September 14, 2008

What Are You Setting Yourself Up For?

My friend Rhoda had told everyone about the health benefits of ginger, so it wasn’t too surprising when she came back from a weekend goal-setting workshop and said she had a plan to start selling ginger to the world. She even showed me the plan, 15 pages of circles, lines, and small handwritten notes. By Friday, though, she wasn’t so sure.

“I don’t know how to do the first thing on my plan,“ Rhoda said. The plan called for her to invent a new kind of gingerbread that she could feature on the ginger infomercial she would be making. This week, she was supposed to bake just any loaf of bread to get herself started, but she hadn’t been able to do it. She had a bread machine, but couldn’t find it. “I’ve looked all over the place,” she said. “It has to be there somewhere.” Maybe she could bake a loaf of bread in the oven, but that was something she had never done — and her best loaf pan had a casserole in it. Besides, she wasn’t so sure she could make money selling ginger in an infomercial. Infomercial products were supposed to sell for $50 or more — how could she do that with ginger, which you can buy in any supermarket for about a dollar? Maybe she would need to pick a different product. Sighing and deflated, Rhoda didn’t look like someone who would be accomplishing any of her goals over the coming weekend.

It would seem that success in life would depend on knowing what your goals are, but there is something that is more important, and that is setting yourself up for success. In fact, if you pick the wrong goals, you are setting yourself up for failure and frustration. And no matter how good your goals are, if you manage your life according to your goals, you are likely to make progress only on your good days, when you are feeling energetic and optimistic. But even without knowing what your goals are, you can set yourself up for success — and you can make progress every day, on bad days and good days alike.

Most people’s lives are so full of hassles that they know in advance that any goal they set is going to be a challenge. Something as routine as doing their annual tax forms could leave their heads spinning for days, and that’s even before they find everything they need and get started on the forms themselves. It’s hard to feel optimistic about your direction in life when everything you can think of doing involves some kind of hassle.

The key to success, then, is to get rid of the hassles — get set up for an obstacle-free approach to all the routine and predictable things you know you will want to do. When we talk about getting rid of hassles, this can include reprogramming yourself so that you don’t have an automatic negative reaction to problems and subjects that you know will come up in your life. It can mean learning specific skills so that you can do routine things smoothly.

But no matter what you want to do, getting rid of hassles means taking away whatever clutter is in the way. And that’s why I suggest clutter as the place the start when you’re ready to make something of your life.

If you have clutter, it gets in the way whenever you are trying to do anything. When Rhoda couldn’t find her bread machine, it had to be hidden among many other possessions she wasn’t using.
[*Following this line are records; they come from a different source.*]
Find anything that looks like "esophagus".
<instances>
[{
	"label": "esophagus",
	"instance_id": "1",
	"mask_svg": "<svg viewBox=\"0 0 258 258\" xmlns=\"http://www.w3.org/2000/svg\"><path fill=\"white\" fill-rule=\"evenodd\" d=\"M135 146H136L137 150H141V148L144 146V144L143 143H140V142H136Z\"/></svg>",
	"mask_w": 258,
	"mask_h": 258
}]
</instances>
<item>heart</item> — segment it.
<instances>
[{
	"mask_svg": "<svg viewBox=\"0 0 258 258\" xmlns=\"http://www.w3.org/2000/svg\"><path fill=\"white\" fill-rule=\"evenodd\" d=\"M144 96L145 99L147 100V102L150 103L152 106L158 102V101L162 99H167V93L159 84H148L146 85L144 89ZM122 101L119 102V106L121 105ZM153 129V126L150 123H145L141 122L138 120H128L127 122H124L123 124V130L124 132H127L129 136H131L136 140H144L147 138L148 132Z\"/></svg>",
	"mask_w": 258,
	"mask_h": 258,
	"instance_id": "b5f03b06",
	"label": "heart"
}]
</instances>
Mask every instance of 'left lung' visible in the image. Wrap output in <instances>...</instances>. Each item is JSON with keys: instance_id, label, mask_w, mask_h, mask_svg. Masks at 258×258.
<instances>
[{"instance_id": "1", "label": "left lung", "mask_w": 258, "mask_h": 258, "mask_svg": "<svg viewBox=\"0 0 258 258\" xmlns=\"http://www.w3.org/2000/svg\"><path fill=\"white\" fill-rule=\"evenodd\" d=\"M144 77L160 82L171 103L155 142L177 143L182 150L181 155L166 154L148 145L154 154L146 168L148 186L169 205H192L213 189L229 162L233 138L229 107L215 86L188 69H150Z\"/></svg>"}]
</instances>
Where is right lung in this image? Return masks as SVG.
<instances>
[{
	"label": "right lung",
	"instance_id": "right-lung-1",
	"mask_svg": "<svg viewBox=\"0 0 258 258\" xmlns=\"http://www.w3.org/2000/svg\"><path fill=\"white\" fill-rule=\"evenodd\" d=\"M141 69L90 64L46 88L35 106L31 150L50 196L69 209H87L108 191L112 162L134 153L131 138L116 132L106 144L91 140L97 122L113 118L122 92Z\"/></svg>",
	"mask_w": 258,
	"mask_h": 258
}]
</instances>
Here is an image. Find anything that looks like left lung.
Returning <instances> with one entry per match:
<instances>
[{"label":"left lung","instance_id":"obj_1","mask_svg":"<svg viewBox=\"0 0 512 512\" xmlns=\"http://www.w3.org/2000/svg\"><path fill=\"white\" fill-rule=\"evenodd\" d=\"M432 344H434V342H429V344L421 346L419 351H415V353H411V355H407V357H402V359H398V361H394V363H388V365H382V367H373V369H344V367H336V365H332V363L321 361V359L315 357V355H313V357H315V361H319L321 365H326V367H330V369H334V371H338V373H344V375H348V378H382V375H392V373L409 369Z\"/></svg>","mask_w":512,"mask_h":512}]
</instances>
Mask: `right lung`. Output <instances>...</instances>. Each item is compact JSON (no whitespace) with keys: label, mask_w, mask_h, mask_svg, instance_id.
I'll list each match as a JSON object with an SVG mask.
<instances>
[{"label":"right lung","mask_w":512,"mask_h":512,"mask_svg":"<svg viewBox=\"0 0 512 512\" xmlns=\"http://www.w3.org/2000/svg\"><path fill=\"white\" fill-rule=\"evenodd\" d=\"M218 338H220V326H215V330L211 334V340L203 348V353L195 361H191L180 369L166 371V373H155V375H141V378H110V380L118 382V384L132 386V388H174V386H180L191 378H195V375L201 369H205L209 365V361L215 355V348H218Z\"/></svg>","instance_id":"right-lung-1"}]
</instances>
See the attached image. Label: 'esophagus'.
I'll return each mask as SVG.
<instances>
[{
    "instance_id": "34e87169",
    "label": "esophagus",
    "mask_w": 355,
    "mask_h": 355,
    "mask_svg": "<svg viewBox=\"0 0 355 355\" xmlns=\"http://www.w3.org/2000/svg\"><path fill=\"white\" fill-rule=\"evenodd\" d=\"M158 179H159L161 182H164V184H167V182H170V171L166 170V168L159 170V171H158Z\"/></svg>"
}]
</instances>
She would do better to set her ginger infomercial goal aside to focus on clearing away the clutter so that she would have space to work with and a clear path to whatever equipment and supplies she might want to use. After a few months of progress on the clutter front, she would be ready to spring into action. Then, baking a loaf of bread wouldn’t have to be a one-week goal — she could do it in the five hours it actually takes. And if she changed her mind and decided to pursue a different goal, she would be ready to do that too.

In truth, you can have no large goals at all and still move your life forward every single day. It might seem that you need goals to give your life direction, but the direction of your life never actually comes from goals. Your direction comes from your actions. If you have all the right goals, but you are taking the wrong actions, you are still moving in the wrong direction. But if you take action every day to remove hassles from your life and set yourself up for success, you can be sure you are moving in the right direction, whether you know what your goals are or not.